Aus sportlicher Sicht

Wie schon in unserer letzten Ausgabe ausführlich berichtet, werden einige Spieler den Verein verlassen, die man gerne noch behalten hätte (Sascha Wolfert zu Viktoria Aschaffenburg, Kristian Maslanka zu Kickers Offenbach, Ali Özgün geht voraussichtlich in die Türkei), dafür wurde mit Patrick Auracher, der von Holstein Kiel kommt, die Lücke in die Innenverteidigung bereits wieder geschlossen.
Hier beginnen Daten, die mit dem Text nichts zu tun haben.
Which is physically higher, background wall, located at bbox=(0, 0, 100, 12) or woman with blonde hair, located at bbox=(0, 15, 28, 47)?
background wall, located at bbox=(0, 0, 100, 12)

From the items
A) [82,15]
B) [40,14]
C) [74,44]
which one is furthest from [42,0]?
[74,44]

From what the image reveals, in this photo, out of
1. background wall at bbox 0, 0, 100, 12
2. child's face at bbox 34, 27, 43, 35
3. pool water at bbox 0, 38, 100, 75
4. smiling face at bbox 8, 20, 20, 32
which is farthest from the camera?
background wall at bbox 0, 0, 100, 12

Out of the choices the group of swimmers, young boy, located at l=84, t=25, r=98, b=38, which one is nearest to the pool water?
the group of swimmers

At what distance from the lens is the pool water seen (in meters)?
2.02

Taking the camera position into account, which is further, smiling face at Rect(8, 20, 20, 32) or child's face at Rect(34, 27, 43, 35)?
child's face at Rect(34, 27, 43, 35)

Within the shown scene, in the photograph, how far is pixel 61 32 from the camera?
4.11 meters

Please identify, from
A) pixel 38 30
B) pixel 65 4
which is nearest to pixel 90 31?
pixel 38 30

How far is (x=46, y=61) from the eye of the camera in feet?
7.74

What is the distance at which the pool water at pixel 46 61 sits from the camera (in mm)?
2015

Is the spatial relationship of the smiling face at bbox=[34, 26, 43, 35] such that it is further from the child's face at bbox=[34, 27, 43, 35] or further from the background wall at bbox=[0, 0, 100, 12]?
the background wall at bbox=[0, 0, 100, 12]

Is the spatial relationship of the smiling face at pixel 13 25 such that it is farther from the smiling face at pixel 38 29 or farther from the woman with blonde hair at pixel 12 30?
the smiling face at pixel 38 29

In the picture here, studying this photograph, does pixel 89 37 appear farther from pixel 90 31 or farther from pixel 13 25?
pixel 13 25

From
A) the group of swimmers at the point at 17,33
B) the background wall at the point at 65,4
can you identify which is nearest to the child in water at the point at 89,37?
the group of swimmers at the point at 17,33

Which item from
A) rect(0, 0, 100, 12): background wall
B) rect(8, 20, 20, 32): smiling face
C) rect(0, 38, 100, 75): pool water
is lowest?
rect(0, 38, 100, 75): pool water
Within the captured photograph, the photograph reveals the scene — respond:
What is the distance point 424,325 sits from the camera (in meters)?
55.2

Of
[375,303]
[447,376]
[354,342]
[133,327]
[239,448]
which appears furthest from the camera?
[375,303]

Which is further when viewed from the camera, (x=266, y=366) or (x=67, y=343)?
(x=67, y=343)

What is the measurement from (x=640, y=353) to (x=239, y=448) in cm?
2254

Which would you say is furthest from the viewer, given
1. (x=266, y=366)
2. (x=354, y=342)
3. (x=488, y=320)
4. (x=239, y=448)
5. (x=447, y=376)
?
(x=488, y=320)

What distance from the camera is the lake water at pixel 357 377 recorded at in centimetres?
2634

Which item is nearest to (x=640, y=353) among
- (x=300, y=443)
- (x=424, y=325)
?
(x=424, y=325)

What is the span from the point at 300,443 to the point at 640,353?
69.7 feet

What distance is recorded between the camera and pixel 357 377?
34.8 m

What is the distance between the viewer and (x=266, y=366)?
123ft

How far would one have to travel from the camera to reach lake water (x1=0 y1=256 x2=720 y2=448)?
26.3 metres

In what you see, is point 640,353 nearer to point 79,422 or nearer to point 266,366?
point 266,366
Immerhin hat Trainer Sascha Eller mit den beiden Torhütern Paterok und Utecht, in der Abwehr mit Gopko (fällt leider in der Vorrunde wegen Kreuzbandriss aus), Maas, Auracher, Karwort, Stulin, im Mittelfeld mit Loechelt, Himmel, Hiemeleers und Antonaci sowie im Sturm mit Saiti und Torjäger Florian Treske eine schlagkräftige Elf beisammen, die im letzten Jahr immerhin auf Platz 5 landete. Da jedoch die Abgänge hauptsächlich mit Jugend- oder Perspektivspielern aufgefüllt werden, aus der eigenen Jugend stoßen Fabian Eck und Sebastian Schmitt zum Regionalligakader, ist nicht zu erwarten, dass der Verein noch einen „Kracher“ verpflichten wird, weshalb das Saisonziel erneut nur „Klassenerhalt“ lauten wird. Während der Vorstand also im Hintergrund in die Infrastruktur investiert und den Verein langsam wachsen lässt, hält man in Sachen Regionalligakader an der Marschroute fest, dass man auf junge, hungrige Spieler vertraut, die von Trainer Sascha Eller in der Vorbereitung und im Rundenverlauf hoffentlich genauso geformt werden, wie ihm das bereits in der letzten Saison vorzüglich gelungen war. Eller will zunächst die nötigen Punkte gegen den Abstieg sammeln, bevor man eventuell wieder etwas weiter nach oben schielt. Da im Moment jede Menge Testspieler bei der Wormatia im Einsatz sind und nahezu täglich Veränderungen am Kader stattfinden können, müssen wir, was Neuzugänge angeht, als Monatsmagazin nur auf die Tageszeitungen oder die sehr informative Internetseite des Vereins verweisen: www.wormatia.de.